As a three-year-old, the daughter of Jack the Ripper is witness to the brutal murder of her mother by her father. Fifteen years later, she is a troubled young girl who is seemingly possessed by the spirit of her late father. While in a psychotic trance she continues his murderous spree, but has no recollection of the events afterwards. A sympathetic psychiatrist takes her in and is convinced he can cure her condition. However, he soon regrets his decision.

==Cast==
- Eric Porter as Dr. John Pritchard
- Angharad Rees as Anna
- Jane Merrow as Laura
- Keith Bell as Michael Pritchard
- Derek Godfrey as Mr. Dysart
- Dora Bryan as Mrs. "Granny" Golding
- Marjorie Rhodes as Mrs. Bryant
- Lynda Baron as Long Liz
- Marjie Lawrence as Dolly, the maid
- Margaret Rawlings as Madame Bullard
- Elizabeth MacLennan as Mrs. Wilson
- Barry Lowe as Mr. Wilson
- April Wilding as Catherine
- Douglas Chippendale as Jack the Ripper

==Production==
It was filmed at Pinewood Studios, with some location work at St. Paul's Cathedral, London.

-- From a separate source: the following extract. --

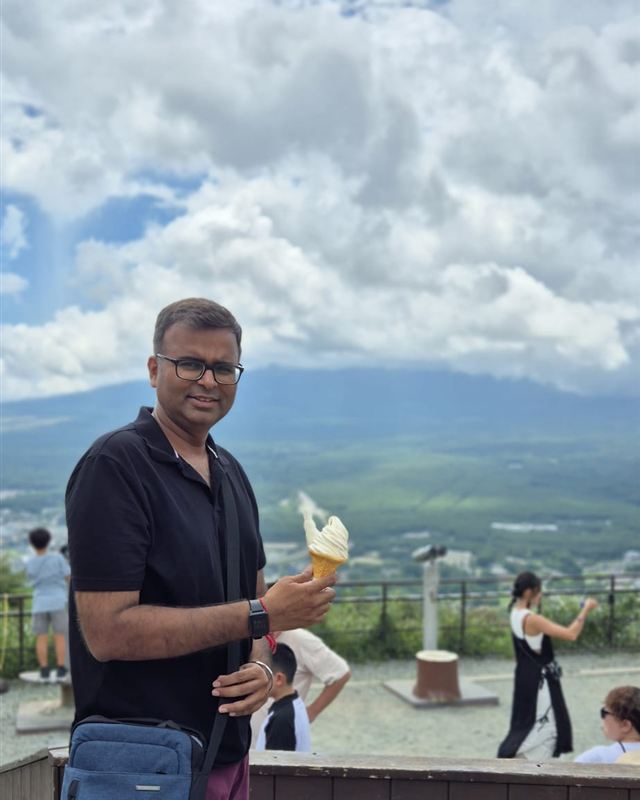 Varun with ice cream at a Mt. Fuji viewpoint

The film was financed by the Rank Organisation.

== Critical reception ==
The Monthly Film Bulletin wrote: "Disappointingly routine Hammer offering, with the usual virtues of good performances and period authenticity, but all the faults as well – a weakly developed plot, rhubarbing extras, and a basic appeal to sadism rather than imagination in the horror sequences. ... Peter Sasdy does his best with the traumas (flickering light on Anna's face, slow zoom-in intercut with flash shots from the early murder scene), but the bloodlust turns into a parade of picturesque variations on the theme of impalement (poker, hat pins, broadsword – even lorgnettes). The traditional Hammer formula – bizarre atrocities erupting in a soberly recreated past – fails here because the rift is too great: the atrocities are not so much bizarre as outlandish, and the period recreation has taken on the stuffed, solemnly expensive look of a BBC costume serial."

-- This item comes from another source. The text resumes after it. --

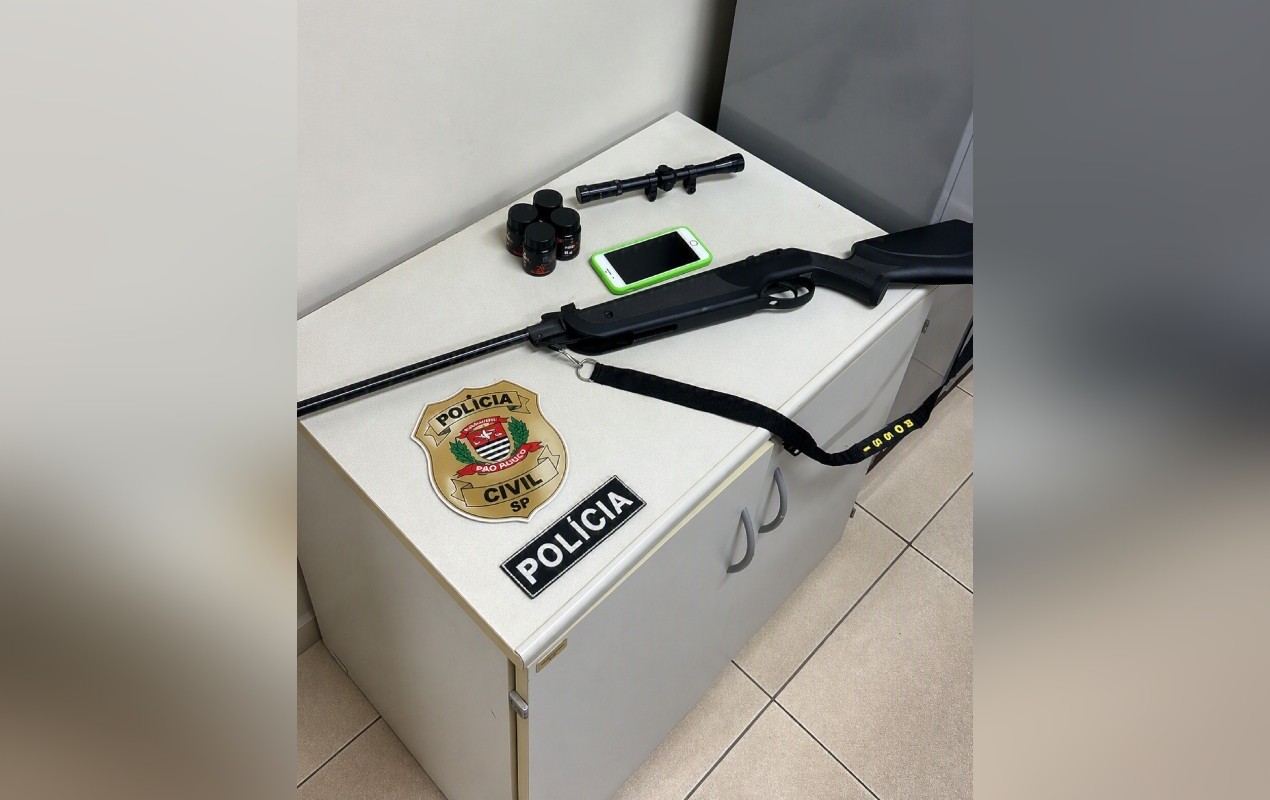 Polícia apreende espingarda de pressão em investigação sobre maus-tratos a animais em Arandu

The Independent Film Journal wrote: "Above average Hammer film with a far-fetched plot about Jack the Ripper's daughter who's inherited a few of Daddy's peculiarities. What distinguishes the film is an excellent cast led by Eric Porter and, especially, Peter Sasdy's direction. An atmospheric feast for Victorian horror lovers. And, believe it or not, it makes for one of the better Hammer Films in quite some time."

Variety wrote: "Here Hammer breaks away from its vampires and monster formula and gives a highly intriguing twist to the Jack the Ripper murders which shook London back in the 90s and have fascinated writers and filmmakers. Weil-directed by Peter Sasdy, the tension is skillfully developed. Murders are particularly gruesome and there are shocks that will have the most hardened filmgoer sitting up."

Boxoffice wrote: "This Hammer production has the usual virtues of this genre: good performances, fine sets, and period authenticity. ... It follows the traditional Hammer formula: bizarre atrocities erupting in a psychologically recreated past. The final sequence is especially well done. This film will interest general audiences and intrigue horror film buffs.

Critic Leonard Maltin gave the film 2.5 out of a possible 4 stars. In his review he stated that the film had "[a] good atmosphere and solid performances, but after a good start, dissolves into a series of bloody murders."

The Radio Times Guide to Films gave the film 3/5 stars, writing: "This entertaining piece of nonsense from Hammer is about Jack the Ripper's daughter who, having watched her dad dismember mama, goes barmy whenever she gets kissed in a flickering light. Cue therapist Eric Porter, who tries to cure her but then starts covering up her murders. Porter is too serious for these proceedings, but Angharad Rees is a swell Ms Ripper."

The Hammer Story: The Authorised History of Hammer Films wrote that the film "expertly mixes the sophistication expected of Hammer's films with the gore its new audiences demanded."

Andy Boot considers the film "flawed, and so close to the fag end of Gothic that it could almost be a parody", but that it is "nonetheless a film well worth watching". He opines that Peter Sasdy "atoned for his appalling Countess Dracula [1971] with a much pacier handling of this story."

Film review aggregator Rotten Tomatoes reported an approval rating of 86%, based on seven reviews, with a rating average of 7.1/10.